In 2016 I had the privilege of tutoring a student through her maths GCSE. It’s been a steep learning curve for both of us, to say the least. The speed at which my lovely student improved was unbelievable and I can say that I’ve learned a thing or two about teaching.

Teaching the material is only half the battle

Yes, it’s important to make sure that the student knows the syllabus, but it’s almost wasted effort if the student is convinced they’re going to fail the exam anyway. So much of the tutoring sessions that we worked through involved building my student’s (let’s call her Phoebe to save me calling her “student” all the time) confidence. It was twice as hard for her to work for the exams thinking she “can’t do maths”. It was an absolute pleasure watching Phoebe’s confidence in herself and (she probably won’t admit it) enjoyment increase whilst working through the maths problems.

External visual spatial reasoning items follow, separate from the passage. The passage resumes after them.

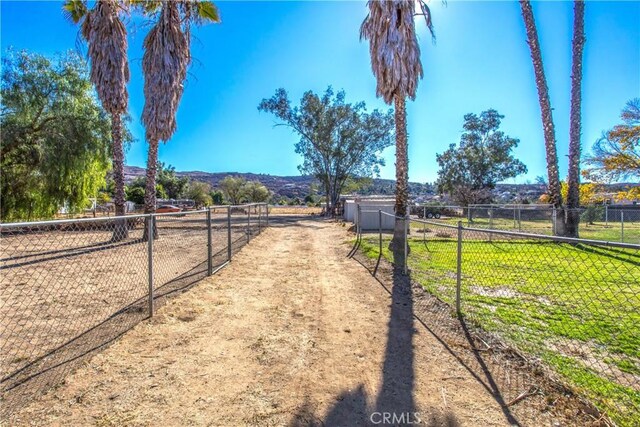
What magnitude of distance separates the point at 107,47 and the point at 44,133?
21.4 feet

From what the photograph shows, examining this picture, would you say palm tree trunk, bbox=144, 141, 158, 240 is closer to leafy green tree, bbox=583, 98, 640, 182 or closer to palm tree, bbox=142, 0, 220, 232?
palm tree, bbox=142, 0, 220, 232

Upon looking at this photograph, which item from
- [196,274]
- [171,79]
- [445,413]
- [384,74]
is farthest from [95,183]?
[445,413]

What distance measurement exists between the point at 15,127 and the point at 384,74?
16.1 meters

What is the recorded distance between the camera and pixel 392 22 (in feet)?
31.9

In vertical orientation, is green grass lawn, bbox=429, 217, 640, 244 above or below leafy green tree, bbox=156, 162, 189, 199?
below

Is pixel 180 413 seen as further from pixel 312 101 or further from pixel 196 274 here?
pixel 312 101

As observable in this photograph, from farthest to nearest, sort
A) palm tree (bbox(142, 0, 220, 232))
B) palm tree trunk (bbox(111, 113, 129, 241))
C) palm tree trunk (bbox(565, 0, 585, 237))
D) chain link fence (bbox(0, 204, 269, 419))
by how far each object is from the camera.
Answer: palm tree trunk (bbox(565, 0, 585, 237)) < palm tree trunk (bbox(111, 113, 129, 241)) < palm tree (bbox(142, 0, 220, 232)) < chain link fence (bbox(0, 204, 269, 419))

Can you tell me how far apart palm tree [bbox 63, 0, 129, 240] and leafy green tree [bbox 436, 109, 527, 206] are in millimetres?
36729

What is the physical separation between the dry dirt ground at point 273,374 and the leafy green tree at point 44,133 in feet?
47.6

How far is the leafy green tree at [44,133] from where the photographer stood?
14.5 metres

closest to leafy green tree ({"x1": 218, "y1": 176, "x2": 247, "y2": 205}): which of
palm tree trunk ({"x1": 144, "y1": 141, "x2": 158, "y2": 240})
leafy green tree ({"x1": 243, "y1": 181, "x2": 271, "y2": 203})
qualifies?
leafy green tree ({"x1": 243, "y1": 181, "x2": 271, "y2": 203})

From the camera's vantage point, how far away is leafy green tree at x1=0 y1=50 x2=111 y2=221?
14.5 meters

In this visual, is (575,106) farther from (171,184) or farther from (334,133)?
(171,184)

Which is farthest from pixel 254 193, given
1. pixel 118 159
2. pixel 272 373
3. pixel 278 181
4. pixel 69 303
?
pixel 278 181
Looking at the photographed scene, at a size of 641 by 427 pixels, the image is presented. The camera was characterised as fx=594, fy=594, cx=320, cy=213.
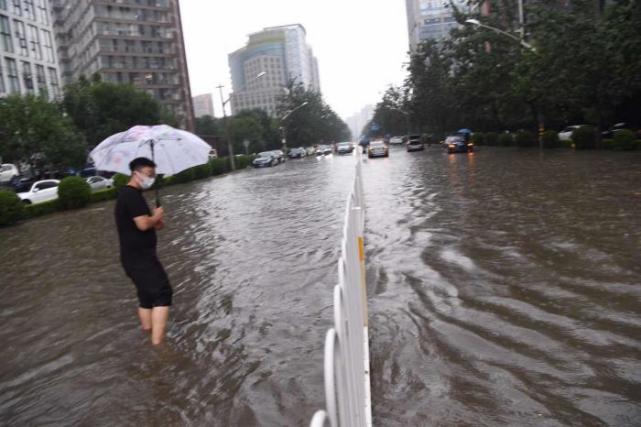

It made me appreciate that teachers actually do so much more than make sure we shove the right information in our heads. The best teachers I’ve had developed my interest and enjoyment in exploring their subject. They enticed me to spend time learning about their subject out of my own volition. They probably ultimately improved the grade I got at the end of their course.

One student is hard enough

I could just about manage having one student in my “class”. I could prepare and deliver the material and give feedback when there’s only Phoebe to think about. I cannot imagine the mental effort it takes for a teacher in an average public school classroom to juggle 30 individual students’ needs at the same time. It truly made me sympathise with teachers in days gone by when I feel like I’m not getting as much as I can out of the lessons because the teacher’s trying to cater to 29 other students whose needs are all completely different.

You develop a unique relationship with your students

Perhaps it’s because I’m not that much older than the people I’ve taught, but it’s a weird not-quite-friends and not-quite-student/teacher relationship. I certainly enjoyed getting to know Phoebe and she ended up getting to know me a little too. But there’s always that detachment bred from the fact that I’m a tutor and she’s my student which means that we probably won’t call each other friends. It’s weird.

You need to understand your students and they need to understand you too

The early days are hard because I’ve had to learn how Phoebe best learns. I’ve had to learn the pace she’s comfortable with. I’ve had to understand how best to explain material that’s really difficult for her. I’ve had to offer an input in her decision as to whether to sit Foundation or Higher Tier. All of that I’ve had to do against the too-close November deadline of her exams. Plus, however hard I try to accommodate, Phoebe has to adapt her learning in maths because I’m doing quite a lot of it with her. It’s worth it when Phoebe and I eventually figured out how each other worked because it makes the sessions that much more productive.

It’s so rewarding

I got a text one morning with a photo of a result sheet with a single letter on it: a pass grade. I was so buzzed that it felt as if I was the one who passed the exam. Yes, teaching is stressful. Yes, teaching is hard. But it was so worth it for me to share Phoebe’s happiness of conquering her “arch-nemesis” when it comes to schoolwork.

I’ve learned that teaching is totally different to what I expected. It’s so much more draining and so much more satisfying than I ever would have guessed. Of course, I’m teaching a single student one specific subject so the stress is nothing compared to what schoolteachers go through. I’ve never appreciated teachers so much as after I tried walking perhaps not a mile, but maybe a few hundred metres in their shoes.